Frans Kracjberg, now in his ninety-first year, was born in Poland. But he’s been in Brazil for more than sixty of them, and became a citizen well over half-a-century ago, so I think there’s some justification for the country to claim him as its own.
Kracjberg’s passion for the preservation of the environment has heavily impacted his lifestyle and invades every part of his work. In the 1950’s, he spent much of the time in a cave in a remote part of Minas Gerais. There, living alone, without creature comforts, and bathing only in the local river, he produced etchings and stone carvings.
But it was only in 1964, that he first began to produce the kind of work for which he subsequently became famous.
Sculptures in wood.
Since 1974, he’s been living in a tree house, some twenty-three feet above the ground, in the small town of Nova Viçosa, in the southern part of the state of Bahia.
In his extensive garden of almost 1.2 square kilometers of Atlantic rainforest and mangrove swamp, Kracjberg has planted more than 10,000 seedlings of native varieties of plants.
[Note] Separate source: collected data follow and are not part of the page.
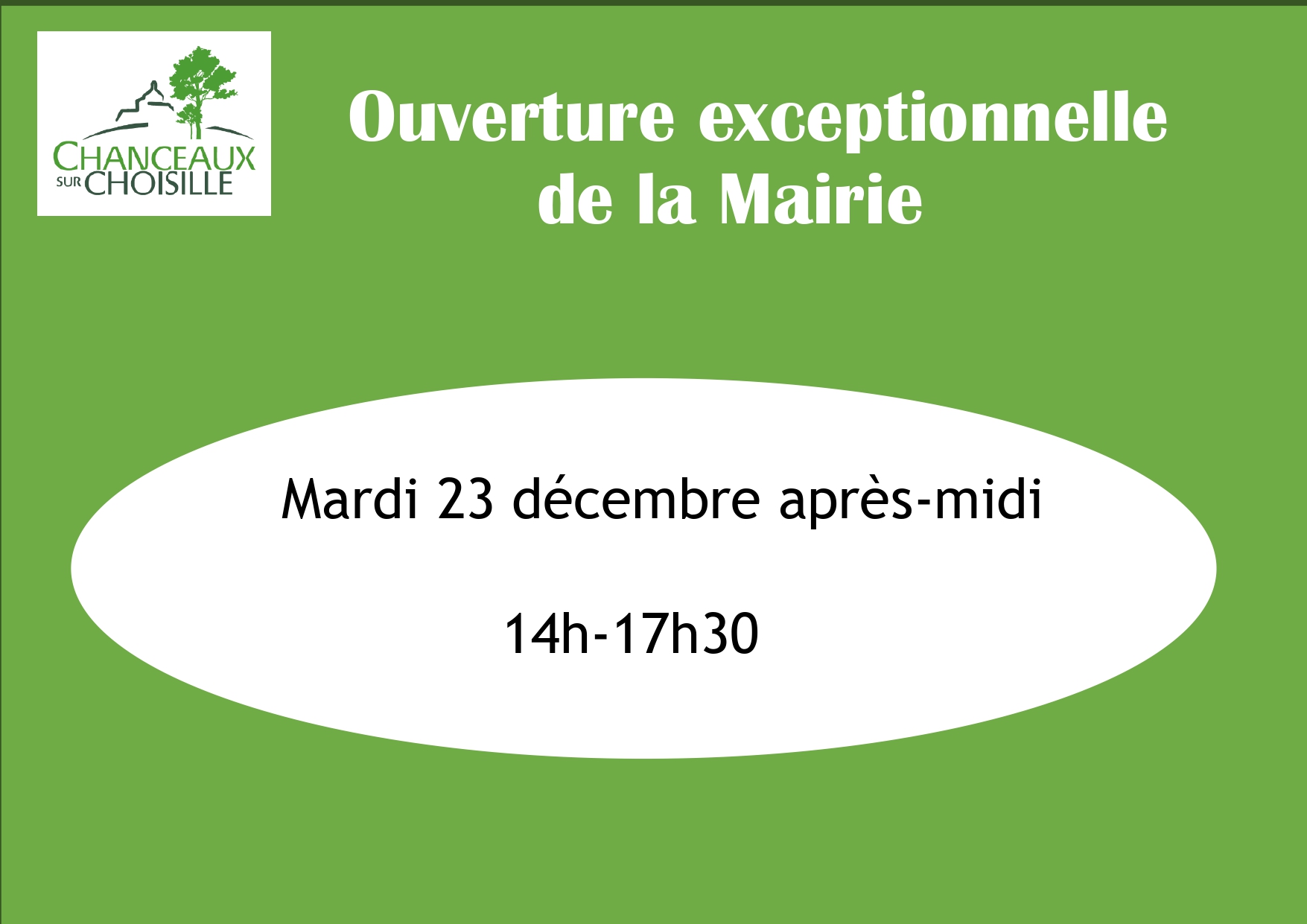 CHANCEAUX SUR CHOISILLE

Ouverture exceptionnelle de la Mairie

Mardi 23 décembre après-midi

14h-17h30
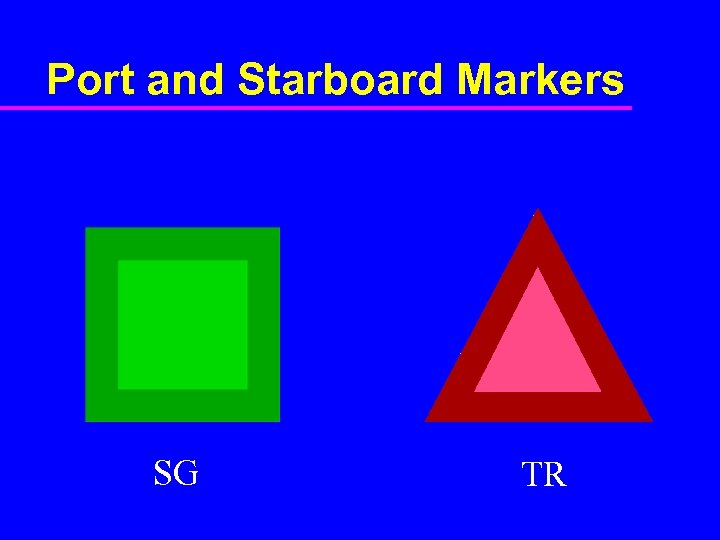 Port and Starboard Markers

SG

TR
And, on those same grounds, there are two pavilions, like the one below, containing more than three hundred works by the artist. Four more buildings are planned. And the whole composes a museum that bears his name.
Recently, the artist has been taking up photography.
But his theme has never varied. He continues to be concerned with the willful destruction of the rainforest - as illustrated by this, one of his recent prints:
Never heard of Kracjberg?
If that is so, then I’m most pleased to have been able to introduce you to him.